**RECORDS FOR THIS TASK:**
━━━━

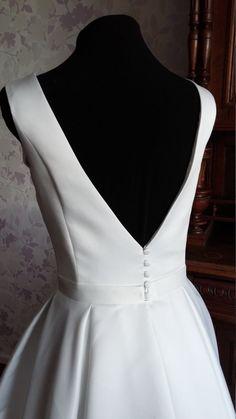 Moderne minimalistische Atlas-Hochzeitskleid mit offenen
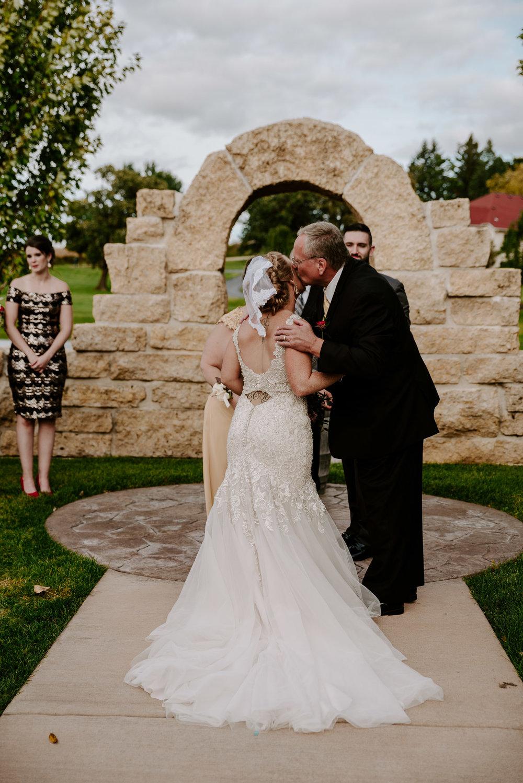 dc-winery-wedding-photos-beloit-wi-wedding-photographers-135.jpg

━━━━

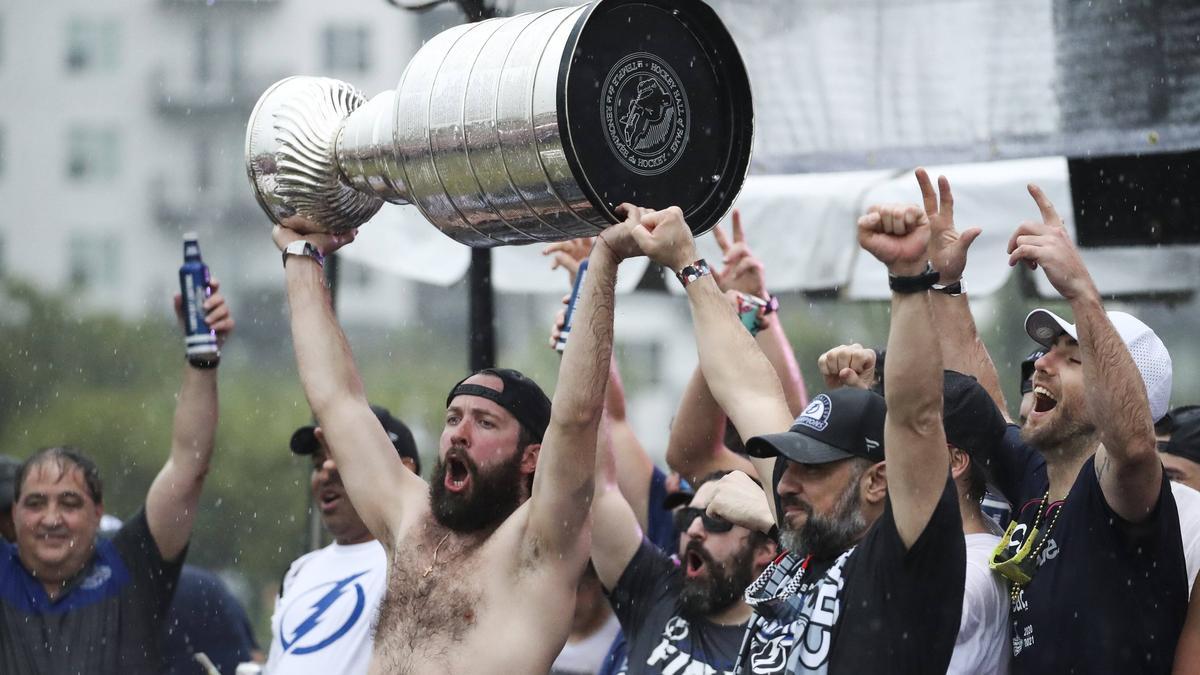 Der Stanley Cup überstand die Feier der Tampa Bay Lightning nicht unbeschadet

━━━━

**TRY IT:**
Reproduce exactly, with no pictures, the lines above from the one holding "Moderne minimalistische Atlas-Hochzeitskleid" to the one holding "dc-winery-wedding-photos-beloit-wi-wedding-photographers-135.jpg", inclusive.

**EXERCISE OUTPUT:**
 Moderne minimalistische Atlas-Hochzeitskleid mit offenen
 dc-winery-wedding-photos-beloit-wi-wedding-photographers-135.jpg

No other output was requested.